%%

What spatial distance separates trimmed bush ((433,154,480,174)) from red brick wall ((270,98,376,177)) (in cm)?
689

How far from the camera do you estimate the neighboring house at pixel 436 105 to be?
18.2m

%%
%%

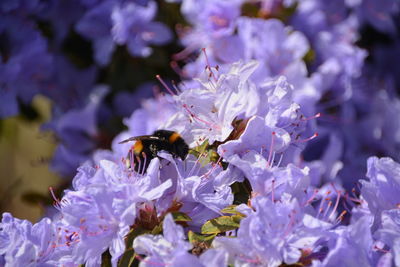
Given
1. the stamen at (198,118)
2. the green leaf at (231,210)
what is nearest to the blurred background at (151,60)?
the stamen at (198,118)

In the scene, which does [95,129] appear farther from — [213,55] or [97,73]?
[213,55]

%%

The exercise
Identify each line of the material that contains the word "from" and copy those lines in full. Case counts.

Correct answer
What spatial distance separates trimmed bush ((433,154,480,174)) from red brick wall ((270,98,376,177)) (in cm)?
How far from the camera do you estimate the neighboring house at pixel 436 105 to be?
In the scene, which does [95,129] appear farther from — [213,55] or [97,73]?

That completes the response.